Standardized regression coefficients can be obtained using lm.beta, from the lm.beta package
#Finding Standard regression Coefficients of the equation (with 7 variables)
library(lm.beta)
## Warning: package 'lm.beta' was built under R version 3.3.2
lm.beta(avgwin)
##
## Call:
## lm(formula = pga$AverageWinnings ~ pga$Age + pga$AverageDrive +
## pga$DrivingAccuracy + pga$GreensonRegulation + pga$AverageNumofPutts +
## pga$SavePercent + pga$NumEvents)
##
## Standardized Coefficients::
## (Intercept) pga$Age pga$AverageDrive
## 0.00000000 -0.06831285 -0.01425906
## pga$DrivingAccuracy pga$GreensonRegulation pga$AverageNumofPutts
## -0.22790216 0.43883140 -0.29706575
## pga$SavePercent pga$NumEvents
## 0.13960500 -0.27161322
We can determine the infuence of each of the variables using the standardized regression coefficients.
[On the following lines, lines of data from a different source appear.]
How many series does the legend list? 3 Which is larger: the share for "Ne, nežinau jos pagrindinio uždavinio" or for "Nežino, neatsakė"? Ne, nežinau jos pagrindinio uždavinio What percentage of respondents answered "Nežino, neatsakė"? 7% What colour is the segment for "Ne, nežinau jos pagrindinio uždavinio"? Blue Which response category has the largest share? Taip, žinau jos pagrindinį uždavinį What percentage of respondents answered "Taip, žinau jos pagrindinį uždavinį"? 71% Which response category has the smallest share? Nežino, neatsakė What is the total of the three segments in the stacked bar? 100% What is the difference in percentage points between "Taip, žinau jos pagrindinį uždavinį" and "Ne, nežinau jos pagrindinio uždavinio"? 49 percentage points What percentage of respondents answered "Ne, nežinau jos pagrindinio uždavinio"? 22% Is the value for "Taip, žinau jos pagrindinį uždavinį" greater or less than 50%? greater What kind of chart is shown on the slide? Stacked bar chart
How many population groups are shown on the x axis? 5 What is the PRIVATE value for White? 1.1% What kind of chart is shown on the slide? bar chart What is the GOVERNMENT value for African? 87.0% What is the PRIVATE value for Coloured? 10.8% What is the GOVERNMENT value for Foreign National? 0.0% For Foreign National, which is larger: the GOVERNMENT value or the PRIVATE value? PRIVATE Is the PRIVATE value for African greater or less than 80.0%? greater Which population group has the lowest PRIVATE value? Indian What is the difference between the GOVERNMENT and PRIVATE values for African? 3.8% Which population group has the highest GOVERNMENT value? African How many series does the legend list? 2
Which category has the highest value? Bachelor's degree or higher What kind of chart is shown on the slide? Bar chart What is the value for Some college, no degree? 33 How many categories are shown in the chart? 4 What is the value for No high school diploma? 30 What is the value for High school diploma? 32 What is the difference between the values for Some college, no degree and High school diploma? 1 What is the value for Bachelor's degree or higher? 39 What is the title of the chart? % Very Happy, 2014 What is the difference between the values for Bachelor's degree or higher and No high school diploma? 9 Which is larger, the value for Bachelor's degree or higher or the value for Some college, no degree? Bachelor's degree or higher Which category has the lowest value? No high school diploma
We can conclude that Greens on regulation has the highest influence followed by Average # of putts
Multicollinearity can be verified by using VIF (Variable Inflation Factor). Using this for our original dataset:
# using the vif function
final<-lm(pga$AverageWinnings~pga$DrivingAccuracy+pga$GreensonRegulation+pga$AverageNumofPutts+pga$SavePercent+pga$NumEvents)
library(car)
## Warning: package 'car' was built under R version 3.3.2
vif(final)
## pga$DrivingAccuracy pga$GreensonRegulation pga$AverageNumofPutts
## 1.129399 1.151848 1.184846
## pga$SavePercent pga$NumEvents
## 1.180236 1.017764
Largest vif value is 1.184846 (< 10), so this data set doesn’t suffer from multi-collinearity.